6.3 Identifying Possible Participants
Clinicians/clinical care teams including nurses, coordinators, genetics counsellors in BRC/BRU and NHS Foundation Trusts recruiting for the NIHRBR-RD with local R&D ethical approval in place, will search paper-based and electronic health records with the purpose to identify patients with a specific rare disease, and decide which patients are suitable to contact. This decision will be based on the inclusion/exclusion criteria (see addendum 1.0 to 12.0).
For the purposes of increasing awareness of the study and its projects among clinicians, a leaflet may be produced for some study projects (all leaflets will be sent to ethics for approval before circulation). Such leaflets will contain a summary of the study and the relevant project and the inclusion/exclusion criteria (see addendum 1.0 to 12.0) for the project.
7.0Methods of Approaching Participants
7.1 Face-to-Face
Clinicians/clinical care team staff members (nurses, coordinators, genetic counsellors and other appropriately trained staff)may approach participants during routine clinical care appointments(appointments the participant is attending for their rare disease). The potential participant will be given ethically approved Patient Information Leaflets (PIL) and consent forms, (if potential participant is a minor then consent will be sought from parents/guardian, and the minor provided with age banded PIL and an assent form).

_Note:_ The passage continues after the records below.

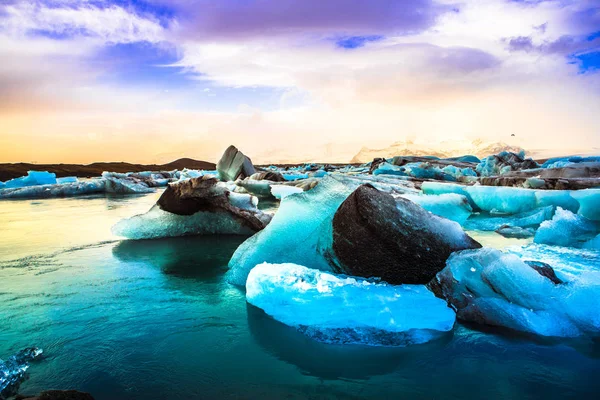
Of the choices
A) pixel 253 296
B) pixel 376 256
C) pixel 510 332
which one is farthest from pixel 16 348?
pixel 510 332

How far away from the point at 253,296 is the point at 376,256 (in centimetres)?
94

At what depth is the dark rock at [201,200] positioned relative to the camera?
4973 mm

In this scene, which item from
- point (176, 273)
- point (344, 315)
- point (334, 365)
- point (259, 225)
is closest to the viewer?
point (334, 365)

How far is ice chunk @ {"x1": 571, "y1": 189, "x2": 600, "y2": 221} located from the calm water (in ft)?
16.6

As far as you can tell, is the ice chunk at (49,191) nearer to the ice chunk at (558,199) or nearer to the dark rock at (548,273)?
the ice chunk at (558,199)

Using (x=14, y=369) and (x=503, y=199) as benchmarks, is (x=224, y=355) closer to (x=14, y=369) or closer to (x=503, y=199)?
(x=14, y=369)

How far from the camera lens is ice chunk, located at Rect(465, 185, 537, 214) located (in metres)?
7.23

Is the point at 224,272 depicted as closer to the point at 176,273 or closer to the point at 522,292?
the point at 176,273

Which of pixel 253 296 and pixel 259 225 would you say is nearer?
pixel 253 296

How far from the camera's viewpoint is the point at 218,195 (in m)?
5.20

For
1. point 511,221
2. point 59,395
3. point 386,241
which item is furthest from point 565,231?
point 59,395

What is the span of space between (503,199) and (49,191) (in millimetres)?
15034

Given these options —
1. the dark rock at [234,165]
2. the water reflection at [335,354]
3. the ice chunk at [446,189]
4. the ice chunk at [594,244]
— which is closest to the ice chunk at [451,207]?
the ice chunk at [446,189]

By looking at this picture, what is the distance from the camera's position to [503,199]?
299 inches
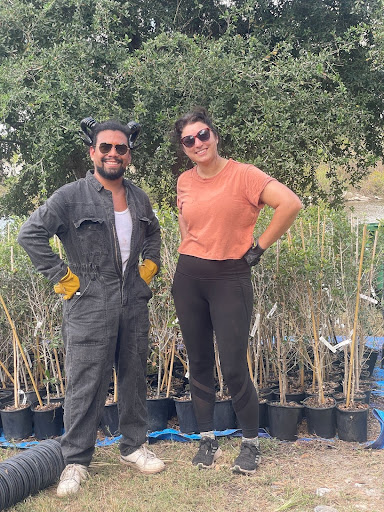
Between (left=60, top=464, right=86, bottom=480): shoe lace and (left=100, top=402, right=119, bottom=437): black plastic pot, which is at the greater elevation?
(left=100, top=402, right=119, bottom=437): black plastic pot

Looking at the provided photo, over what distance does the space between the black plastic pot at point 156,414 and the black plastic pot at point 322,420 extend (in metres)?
1.01

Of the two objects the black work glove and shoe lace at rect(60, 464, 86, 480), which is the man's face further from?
shoe lace at rect(60, 464, 86, 480)

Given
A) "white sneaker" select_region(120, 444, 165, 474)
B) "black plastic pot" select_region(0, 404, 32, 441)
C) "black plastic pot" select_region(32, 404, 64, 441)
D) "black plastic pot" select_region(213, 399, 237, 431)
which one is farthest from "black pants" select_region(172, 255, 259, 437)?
"black plastic pot" select_region(0, 404, 32, 441)

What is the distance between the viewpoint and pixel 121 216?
3.08 m

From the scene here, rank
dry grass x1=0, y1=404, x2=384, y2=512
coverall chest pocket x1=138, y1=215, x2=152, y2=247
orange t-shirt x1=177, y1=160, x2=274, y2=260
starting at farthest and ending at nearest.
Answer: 1. coverall chest pocket x1=138, y1=215, x2=152, y2=247
2. orange t-shirt x1=177, y1=160, x2=274, y2=260
3. dry grass x1=0, y1=404, x2=384, y2=512

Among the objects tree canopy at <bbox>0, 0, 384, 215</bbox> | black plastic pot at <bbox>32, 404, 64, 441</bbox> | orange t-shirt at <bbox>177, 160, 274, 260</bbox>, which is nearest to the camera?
orange t-shirt at <bbox>177, 160, 274, 260</bbox>

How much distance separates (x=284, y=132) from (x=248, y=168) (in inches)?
151

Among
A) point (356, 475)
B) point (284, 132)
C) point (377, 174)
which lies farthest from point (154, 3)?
point (377, 174)

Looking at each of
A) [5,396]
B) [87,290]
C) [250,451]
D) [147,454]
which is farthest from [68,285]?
[5,396]

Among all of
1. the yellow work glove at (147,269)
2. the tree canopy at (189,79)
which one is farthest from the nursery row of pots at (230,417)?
the tree canopy at (189,79)

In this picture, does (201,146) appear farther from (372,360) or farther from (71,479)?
(372,360)

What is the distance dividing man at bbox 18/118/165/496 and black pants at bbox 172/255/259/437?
0.28 m

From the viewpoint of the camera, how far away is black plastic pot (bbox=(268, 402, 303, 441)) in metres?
3.69

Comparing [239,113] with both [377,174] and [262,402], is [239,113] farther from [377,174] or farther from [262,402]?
[377,174]
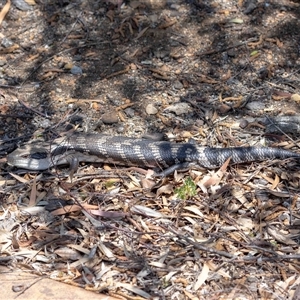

Potential participants will have time to read and digest information, and ask any questions they may have regarding the NIHRBR-RD. Potential participants can decide to give consent immediately, or they may wish to have longer to consider taking part.
7.2 Post
Potential participants may have the recruitment pack posted to them by their clinical care team; this pack will contain the ethically approved “Letter of Introduction (with return slip)”, PIL, consent form & freepost envelope. Participants will have time to read through and digest the information, and then can choose to:
- Return the slip to say they do NOT wish to be part of the BioResource (in which case they will not be contacted again)
- Return the slip to say they agree to be contacted by a team member to find out more about the project
- Return the slip to say they would like to be part of the BioResource & give written consent to participate.
The recruitment pack will also contain contact details for the clinical care team and the NIHRBR-RD BioResource team, so they have the option to phone either for further information. If patients or relatives initiate contact with the clinical care team or the NIHRBR-RD team then the recruitment pack, etc. will be dispatched and “question and answers” about the study can be reviewed in a face-to-face consultation or by phone.
8.0 Consent
8.1 Face-to-Face
Consent will be taken by experienced clinicians, study coordinators, nurses and other trained members of staff during face-to-face appointments. Potential participants and their relatives will be able to ask any questions they might have regarding the study after having time to read and digest the PIL. To give consent the participant needs to follow the instructions on the consent form, initial the boxes and sign and date the bottom section.
If a participant is a minor, parental/guardian consent will be requested and assent will be sought from minors.
If the participant is an adult lacking consent, consent would be sought from a Consultee. Typically this group of patients are accompanied by a parent/relative, and are regular patients of the consultant/clinical care team, that is considering inviting them to join (sites in England only). If the participant shows discomfort, or that they do not want to join, then this would not be pursued.